The center's opening comes a month after Microsoft and Indian software development company Tata Consultancy Services Ltd. disclosed a joint venture to establish an IT-outsourcing company in Beijing early next year that will serve the banking, manufacturing, and telecommunications industries. TCS holds a majority share in the venture, and Microsoft and three Chinese companies are minority partners.
Microsoft and other tech companies, including Accenture, Google, and IBM, are expanding research and development in China to take advantage of the country's booming economy, low labor costs, and talent-breeding universities. Indian technology consulting firms Infosys Technologies, Satyam Computer Services, and Wipro Technologies also have Chinese operations. Just last week, Infosys said it would set up development centers in Shanghai and Hangzhou, investing $65 million over five years in them and having 6,000 engineers on staff. Infosys already employs 250 workers in China.
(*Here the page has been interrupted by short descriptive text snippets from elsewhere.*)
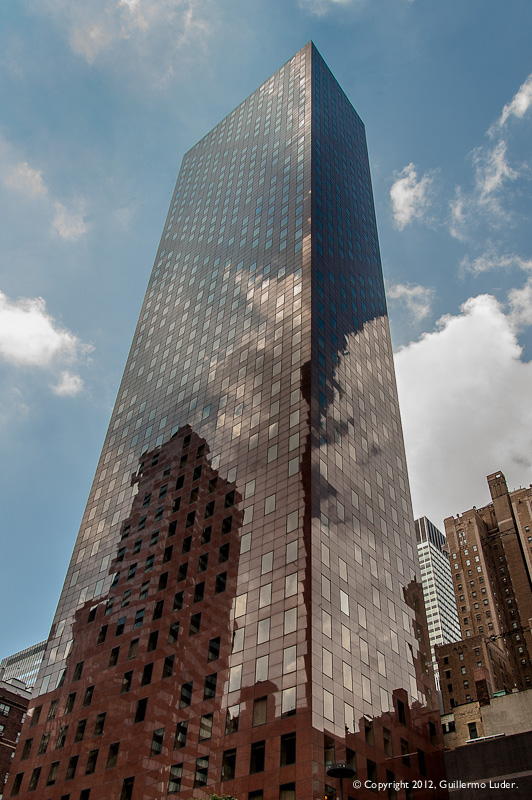 """Reflejos en Manhattan III"""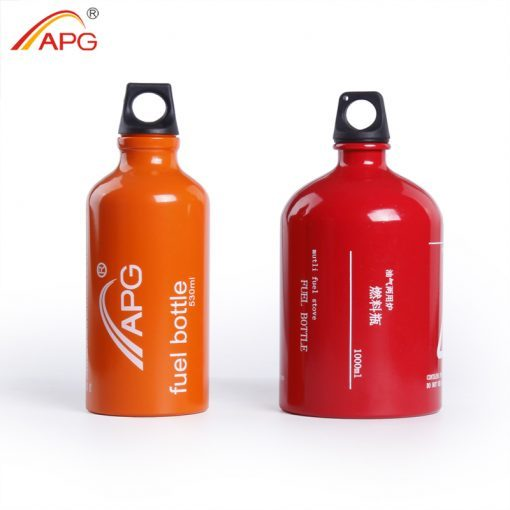 APG Multifuel Bottle Portable 530ML/1000ML Gasoline Petrol Kerosene Alcohol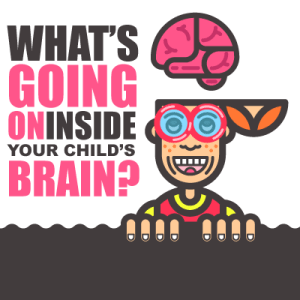 thumb-inside-your-childs-brain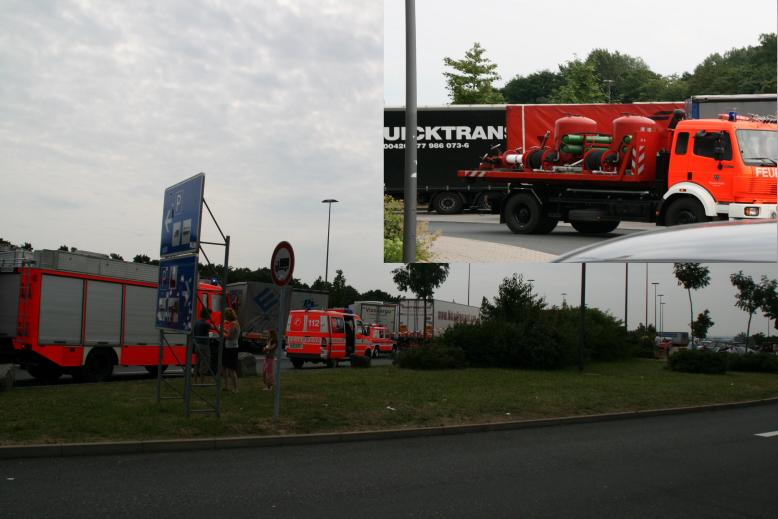 http://www.wetterfaszination.de/Bilder/2009/Juli/20090705-01.JPG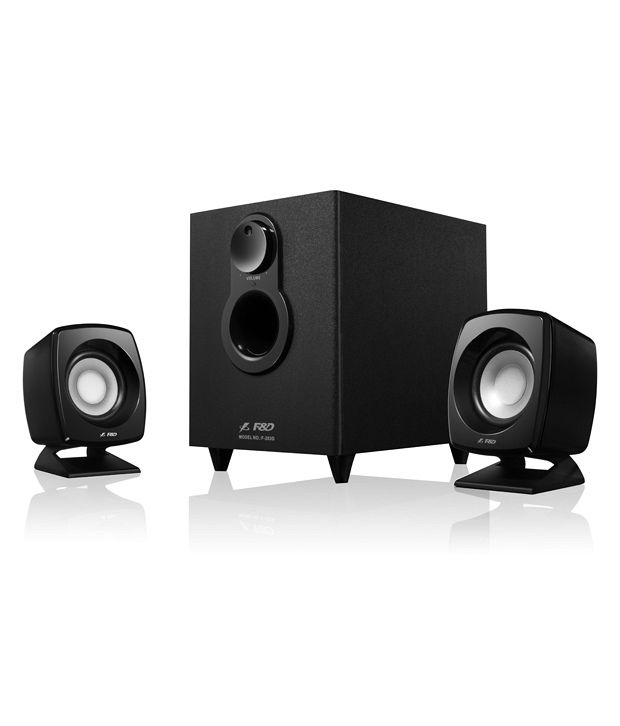 F&D F203G 2.1 Desktop Speakers - Black By Snapdeal @ Rs.999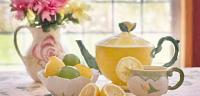 فوائد الشاي بالليمون بعد الأكل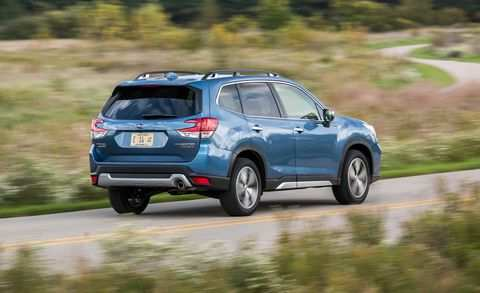 58 The 2019 Subaru Forester Manual Performance And New Engine
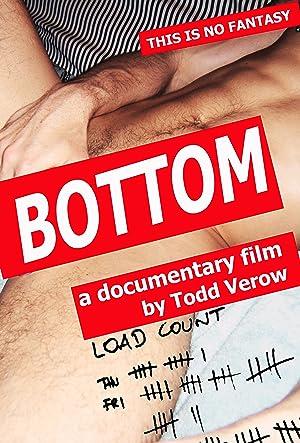 Where to stream Bottom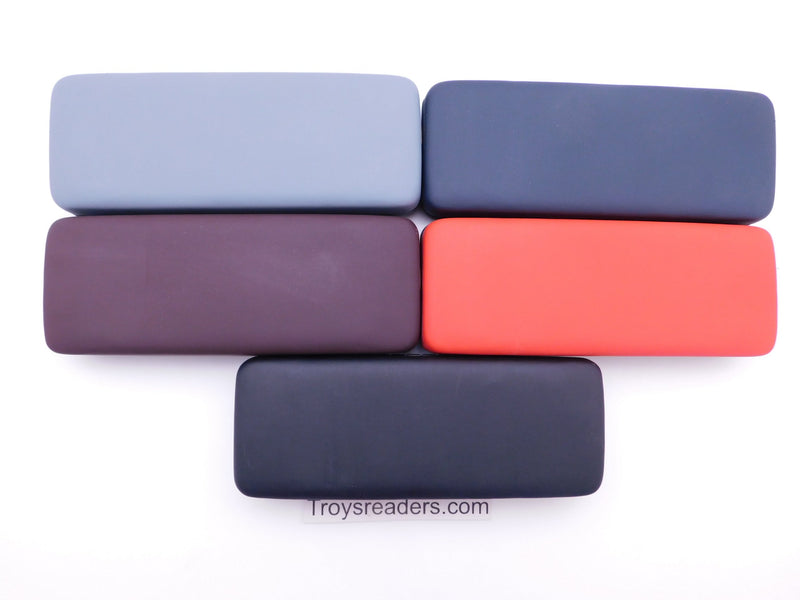 Soft Touch Hard Case in Five Colors Cases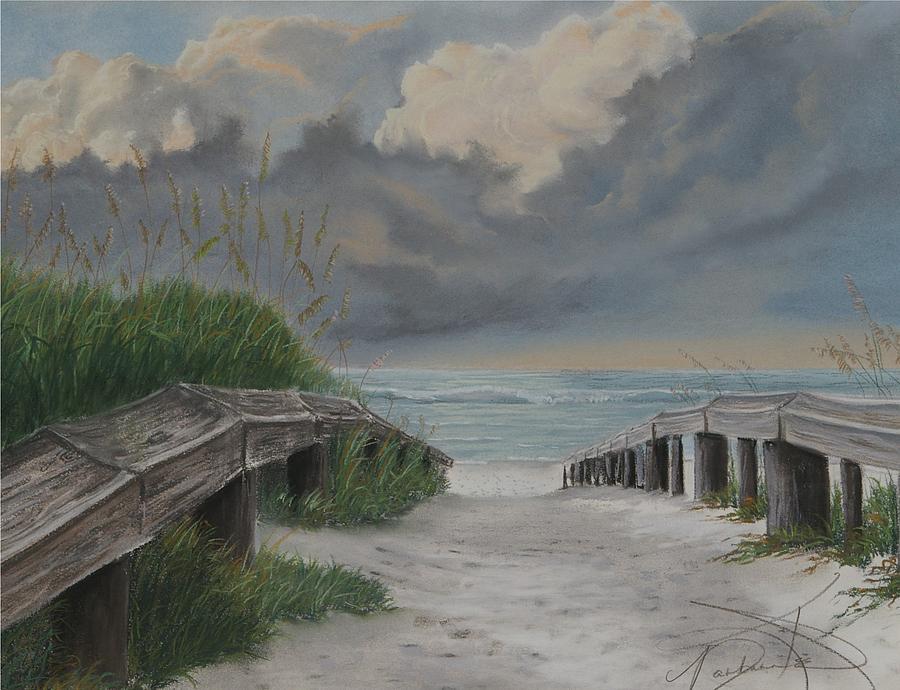 Beach Pastel - Before Katrina by Barbara Keel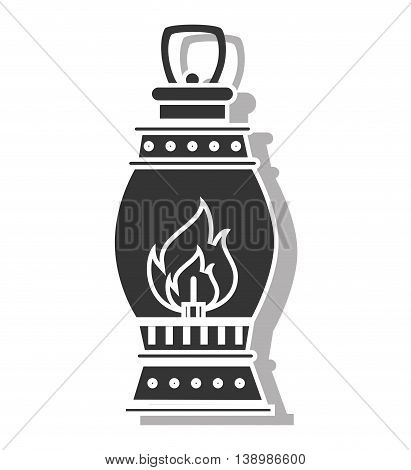 lantern torch , isolated black and white flat icon design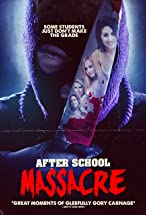 Primary image for After School Massacre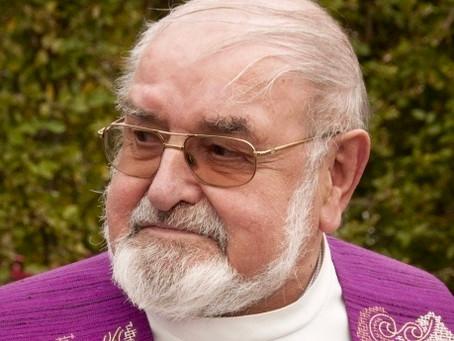 KonsR. Karl Six aus Unterach (1933 - 2020): Ein geistlicher Brückenbauer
Microsoft entered the country in 1992 with a sales office and opened a research lab in Beijing in 1998. In 2002, it invested $750 million through China's state planning department to train hardware and software engineers.
But the investment didn't deter the Chinese government from choosing the Linux operating system over Windows for its PCs, says analyst Paul DeGroot at market researcher Directions on Microsoft. "Western companies find the Chinese market very complex," he says. "When you deal with the government, you may find they're dealing with your competitor." Microsoft's deal with Lang Chao could be an inexpensive way to learn more about the Chinese market and make bureaucratic connections. "You need to have an insider who can help you," DeGroot says.
Making business in China even trickier for Microsoft is the country's high level of software piracy. Ballmer recently told a meeting of financial analysts that the company generates very little revenue in China compared with the size of the PC market there. "Piracy is rampant in emerging markets," he said, adding that more than 90% of software in China is counterfeit.
Meanwhile, competition for talent in China is heating up. Last month, Microsoft sued a former executive, Kai-Fu Lee, and Google, after Google said it would hire Lee to head a research-and-development center in China scheduled to open in the third quarter. Lee joined Microsoft in 1998 and established its Beijing lab; Microsoft's lawsuit says Lee violated the terms of his contract by joining a competitor within a year of leaving the company. A judge recently ruled that Lee can't immediately perform the duties for which Google hired him until further hearings next month.